+++ TEXTAUSZUG

07. Mai 2016
Nerd deluxe: Videotext von VHS auslesen – Teil 1
Während des Digitalisierens der letzten meiner alten VHS-Aufnahmen grub ich auch eine alte Idee wieder aus: das Aufnahmedatum technisch ermitteln. VHS-Aufnahmen beinhalten nämlich den damals gesendeten Videotext, dort ist das Datum und noch viel mehr gespeichert.

Aber es gibt ein Problem: da das VHS-Bild von schlechter Qualität ist, wird der Videotext von z.B. TV-Geräten in der Regel nicht oder nur unleserlich angezeigt. Schon vor vier Jahren hat jemand in England eine Möglichkeit gefunden, die kompletten Videotext-Inhalte von VHS-Aufnahmen durch pure Rechenkraft nahezu perfekt zu rekonstruieren.
Inzwischen ist die Software namens vhs-teletext weiter verbessert worden, u.a. wird, sofern vorhanden, der Prozessor der Grafikkarte (GPU) für die aufwendigen Berechnungen mit einbezogen.
Die gute Nachricht: es funktioniert tatsächlich! Das Allermeiste, was ich für meine eigenen Versuche benötigte, fand sich in alten Rechnern, gibt es kostenlos im Netz oder für wenig Geld auf dem Gebrauchtmarkt.

++++++

Führe den Textauszug über das Auslesen von Videotext aus VHS-Aufnahmen im Anschluss an seinen letzten Satz weiter.

+++ VORGEGEBENE DATEN

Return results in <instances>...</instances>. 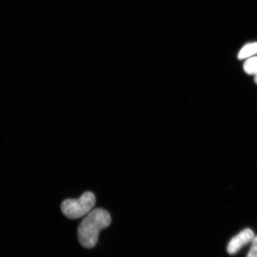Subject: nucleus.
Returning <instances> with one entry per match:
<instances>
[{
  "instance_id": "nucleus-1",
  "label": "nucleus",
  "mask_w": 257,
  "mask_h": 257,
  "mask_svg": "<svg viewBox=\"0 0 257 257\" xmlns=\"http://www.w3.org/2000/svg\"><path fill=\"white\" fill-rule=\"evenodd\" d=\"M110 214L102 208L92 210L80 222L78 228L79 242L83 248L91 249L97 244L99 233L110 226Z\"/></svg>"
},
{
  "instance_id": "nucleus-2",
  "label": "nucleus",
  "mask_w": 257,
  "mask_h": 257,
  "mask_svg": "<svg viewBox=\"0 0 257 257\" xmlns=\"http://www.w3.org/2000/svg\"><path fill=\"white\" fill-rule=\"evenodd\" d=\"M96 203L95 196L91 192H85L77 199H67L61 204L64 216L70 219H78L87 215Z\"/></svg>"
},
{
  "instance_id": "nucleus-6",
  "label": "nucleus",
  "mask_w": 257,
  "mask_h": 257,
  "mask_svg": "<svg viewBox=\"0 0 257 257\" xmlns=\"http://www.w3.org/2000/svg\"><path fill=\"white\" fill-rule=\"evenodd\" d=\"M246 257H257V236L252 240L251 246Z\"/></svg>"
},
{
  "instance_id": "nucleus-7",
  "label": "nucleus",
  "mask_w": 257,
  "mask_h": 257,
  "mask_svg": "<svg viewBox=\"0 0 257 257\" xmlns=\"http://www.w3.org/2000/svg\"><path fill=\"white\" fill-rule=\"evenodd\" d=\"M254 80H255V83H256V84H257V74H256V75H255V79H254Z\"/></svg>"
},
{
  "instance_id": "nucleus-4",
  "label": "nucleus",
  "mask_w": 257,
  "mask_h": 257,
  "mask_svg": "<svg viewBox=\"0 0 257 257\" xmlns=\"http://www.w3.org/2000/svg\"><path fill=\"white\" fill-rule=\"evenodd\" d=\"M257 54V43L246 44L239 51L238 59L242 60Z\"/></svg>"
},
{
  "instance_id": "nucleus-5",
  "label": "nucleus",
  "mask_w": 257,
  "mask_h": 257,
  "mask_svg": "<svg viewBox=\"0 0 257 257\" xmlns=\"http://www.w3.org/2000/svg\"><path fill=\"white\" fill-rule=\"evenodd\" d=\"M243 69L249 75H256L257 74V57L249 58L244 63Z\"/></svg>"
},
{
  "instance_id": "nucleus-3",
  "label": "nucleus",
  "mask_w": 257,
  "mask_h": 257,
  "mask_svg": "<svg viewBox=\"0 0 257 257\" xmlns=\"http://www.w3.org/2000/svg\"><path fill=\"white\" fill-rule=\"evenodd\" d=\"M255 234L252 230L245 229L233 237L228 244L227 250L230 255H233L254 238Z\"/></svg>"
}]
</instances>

++++++
+++ VORGEGEBENE DATEN

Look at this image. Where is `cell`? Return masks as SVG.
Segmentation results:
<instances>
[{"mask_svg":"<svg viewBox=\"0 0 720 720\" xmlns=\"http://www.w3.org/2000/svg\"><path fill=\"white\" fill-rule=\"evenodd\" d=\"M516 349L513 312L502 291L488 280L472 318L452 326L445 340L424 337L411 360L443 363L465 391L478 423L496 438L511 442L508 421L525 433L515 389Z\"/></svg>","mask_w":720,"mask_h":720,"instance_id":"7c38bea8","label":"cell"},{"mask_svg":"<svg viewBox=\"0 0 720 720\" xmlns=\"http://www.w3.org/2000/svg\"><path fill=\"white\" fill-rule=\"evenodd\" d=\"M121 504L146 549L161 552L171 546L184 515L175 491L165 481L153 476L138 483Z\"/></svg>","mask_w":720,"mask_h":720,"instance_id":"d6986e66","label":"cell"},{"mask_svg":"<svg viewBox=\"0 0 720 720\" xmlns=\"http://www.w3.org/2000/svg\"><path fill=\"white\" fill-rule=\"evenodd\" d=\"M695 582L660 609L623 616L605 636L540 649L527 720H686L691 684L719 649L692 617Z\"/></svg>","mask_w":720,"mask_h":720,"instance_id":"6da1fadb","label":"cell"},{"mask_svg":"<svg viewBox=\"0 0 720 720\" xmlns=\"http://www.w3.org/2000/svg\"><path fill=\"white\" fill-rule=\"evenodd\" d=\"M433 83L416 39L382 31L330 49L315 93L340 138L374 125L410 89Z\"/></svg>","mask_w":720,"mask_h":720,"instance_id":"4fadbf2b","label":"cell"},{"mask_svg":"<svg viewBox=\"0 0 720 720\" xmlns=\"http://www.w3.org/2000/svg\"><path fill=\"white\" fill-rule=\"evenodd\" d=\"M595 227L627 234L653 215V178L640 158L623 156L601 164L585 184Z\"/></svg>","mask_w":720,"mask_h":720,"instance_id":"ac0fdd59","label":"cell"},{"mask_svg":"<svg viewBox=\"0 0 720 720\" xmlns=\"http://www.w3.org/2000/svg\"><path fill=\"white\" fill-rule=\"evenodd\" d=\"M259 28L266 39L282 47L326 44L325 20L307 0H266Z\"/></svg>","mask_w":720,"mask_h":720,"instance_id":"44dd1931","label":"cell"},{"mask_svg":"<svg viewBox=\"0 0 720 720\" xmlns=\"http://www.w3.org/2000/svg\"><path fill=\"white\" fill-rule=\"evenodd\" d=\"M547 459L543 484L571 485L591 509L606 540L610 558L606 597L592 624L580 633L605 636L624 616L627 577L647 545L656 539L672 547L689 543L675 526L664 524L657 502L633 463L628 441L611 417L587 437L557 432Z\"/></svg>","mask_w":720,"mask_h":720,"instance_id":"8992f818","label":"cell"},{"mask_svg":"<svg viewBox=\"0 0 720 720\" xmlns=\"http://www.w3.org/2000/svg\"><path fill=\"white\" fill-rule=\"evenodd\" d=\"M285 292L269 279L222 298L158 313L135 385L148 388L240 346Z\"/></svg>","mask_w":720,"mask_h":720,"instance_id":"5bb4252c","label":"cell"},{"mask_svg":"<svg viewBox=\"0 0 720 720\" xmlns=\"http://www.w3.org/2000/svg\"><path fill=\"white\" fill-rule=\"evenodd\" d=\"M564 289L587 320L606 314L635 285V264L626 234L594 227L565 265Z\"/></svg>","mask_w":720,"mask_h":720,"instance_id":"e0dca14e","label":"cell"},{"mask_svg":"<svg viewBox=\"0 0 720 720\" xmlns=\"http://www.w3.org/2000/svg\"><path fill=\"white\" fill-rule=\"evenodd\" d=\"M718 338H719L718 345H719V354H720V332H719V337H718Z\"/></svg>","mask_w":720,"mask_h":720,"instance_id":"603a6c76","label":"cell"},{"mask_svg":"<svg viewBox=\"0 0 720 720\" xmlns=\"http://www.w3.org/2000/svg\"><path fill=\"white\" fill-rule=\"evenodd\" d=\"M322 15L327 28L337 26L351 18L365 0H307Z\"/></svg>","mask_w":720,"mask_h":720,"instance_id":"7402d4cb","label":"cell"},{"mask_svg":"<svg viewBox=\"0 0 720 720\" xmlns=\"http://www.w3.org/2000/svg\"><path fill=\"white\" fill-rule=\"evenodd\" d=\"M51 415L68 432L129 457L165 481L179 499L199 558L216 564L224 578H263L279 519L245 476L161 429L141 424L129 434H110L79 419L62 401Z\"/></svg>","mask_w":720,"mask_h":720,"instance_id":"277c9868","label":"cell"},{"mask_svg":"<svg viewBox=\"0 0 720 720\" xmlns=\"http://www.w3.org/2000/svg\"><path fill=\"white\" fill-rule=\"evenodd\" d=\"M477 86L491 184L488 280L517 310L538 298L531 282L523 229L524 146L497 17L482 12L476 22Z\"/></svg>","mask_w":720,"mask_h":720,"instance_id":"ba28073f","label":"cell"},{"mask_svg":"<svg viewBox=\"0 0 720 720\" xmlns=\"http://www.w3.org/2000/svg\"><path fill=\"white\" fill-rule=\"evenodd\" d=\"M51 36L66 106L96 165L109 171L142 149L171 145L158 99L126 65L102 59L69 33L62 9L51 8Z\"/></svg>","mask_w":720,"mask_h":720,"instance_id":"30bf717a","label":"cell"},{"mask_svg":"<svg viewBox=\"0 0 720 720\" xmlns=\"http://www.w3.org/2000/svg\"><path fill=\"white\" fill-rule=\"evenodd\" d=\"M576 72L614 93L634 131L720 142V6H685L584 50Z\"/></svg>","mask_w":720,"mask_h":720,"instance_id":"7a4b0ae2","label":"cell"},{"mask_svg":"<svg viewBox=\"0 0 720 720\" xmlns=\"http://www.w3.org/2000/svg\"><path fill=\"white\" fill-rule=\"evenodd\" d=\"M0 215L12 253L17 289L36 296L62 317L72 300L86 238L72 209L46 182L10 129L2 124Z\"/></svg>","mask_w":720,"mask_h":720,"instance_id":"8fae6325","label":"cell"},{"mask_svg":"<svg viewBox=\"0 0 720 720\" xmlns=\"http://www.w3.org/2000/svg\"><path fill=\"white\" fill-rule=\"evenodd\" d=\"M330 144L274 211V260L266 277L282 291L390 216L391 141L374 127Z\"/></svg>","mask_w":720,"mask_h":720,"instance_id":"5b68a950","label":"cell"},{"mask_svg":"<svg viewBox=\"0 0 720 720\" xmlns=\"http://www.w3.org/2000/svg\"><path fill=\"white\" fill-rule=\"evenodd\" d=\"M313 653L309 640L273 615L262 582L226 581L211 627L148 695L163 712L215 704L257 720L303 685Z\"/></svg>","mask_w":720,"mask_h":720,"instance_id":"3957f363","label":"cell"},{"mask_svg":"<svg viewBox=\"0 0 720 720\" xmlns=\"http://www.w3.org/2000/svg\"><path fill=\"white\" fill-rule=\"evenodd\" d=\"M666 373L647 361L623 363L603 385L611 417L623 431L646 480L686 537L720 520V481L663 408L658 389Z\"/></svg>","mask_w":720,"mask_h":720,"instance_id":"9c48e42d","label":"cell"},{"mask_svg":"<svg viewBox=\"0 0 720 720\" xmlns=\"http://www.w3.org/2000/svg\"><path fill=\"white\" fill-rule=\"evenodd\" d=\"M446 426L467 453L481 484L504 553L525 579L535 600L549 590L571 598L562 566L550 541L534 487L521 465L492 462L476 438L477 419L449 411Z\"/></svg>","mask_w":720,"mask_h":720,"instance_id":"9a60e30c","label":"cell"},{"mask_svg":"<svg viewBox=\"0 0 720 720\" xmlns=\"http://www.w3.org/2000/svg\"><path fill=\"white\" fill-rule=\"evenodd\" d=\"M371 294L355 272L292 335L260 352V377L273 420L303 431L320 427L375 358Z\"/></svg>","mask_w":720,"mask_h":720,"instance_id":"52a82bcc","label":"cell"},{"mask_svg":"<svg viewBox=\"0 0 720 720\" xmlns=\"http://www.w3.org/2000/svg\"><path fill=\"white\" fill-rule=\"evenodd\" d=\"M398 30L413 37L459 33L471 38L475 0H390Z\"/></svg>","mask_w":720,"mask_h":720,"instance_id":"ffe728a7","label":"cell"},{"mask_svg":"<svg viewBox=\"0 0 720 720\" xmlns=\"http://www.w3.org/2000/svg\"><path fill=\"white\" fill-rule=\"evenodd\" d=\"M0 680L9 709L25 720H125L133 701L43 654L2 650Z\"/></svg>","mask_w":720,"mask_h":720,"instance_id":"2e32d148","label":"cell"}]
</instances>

++++++

### ERGEBNIS
Die nicht ganz so gute Nachricht: vhs-teletext ist in Python geschrieben und läuft nur unter Linux und mit exakt definierten technischen Voraussetzungen. Die genaue Vorgehensweise wollte erst mühsam Schritt für Schritt in vielen Versuchen erarbeitet sein – aber falls Sie es selber ausprobieren möchten, nehme ich Ihnen einen Großteil dieser Arbeit mit dieser Artikelserie ab.
Es ist eine analoge TV-Karte mit einem speziellen Chipsatz erforderlich, die ich jedoch problemlos für sechs Euro auf dem Gebrauchtmarkt im Internet erstehen konnte.

Der Screenshot zeigt ein erstes Ergebnis meiner Versuche, der Screenshot einer von VHS ausgelesenen und als HTML-Datei umgewandelten Videotext-Seite vom 26.12.1988. Der Versuch lieferte bereits vollautomatisch ein fast perfektes Ergebnis, lediglich drei Buchstaben musste ich manuell korrigieren.
Allerdings brauchte es, um diese Informationen wiederzustellen, ohne GPU-Unterstützung eine sagenhafte Rechenzeit von 16 Stunden und 51 Minuten.
Dem Nerd sein Ego
In dieser kleinen Serie beschreibe ich jetzt also mein allerneustes Nerd-Projekt, welches zwar kein Geld bringt und wenig mit Webdesign zu tun hat, wohl aber mit Internet und Computern. Die Realisierung hat mich viel Zeit und Nerven gekostet, war aber auch eine spannende Herausforderung und eine Abwechselung zu HTML und CSS.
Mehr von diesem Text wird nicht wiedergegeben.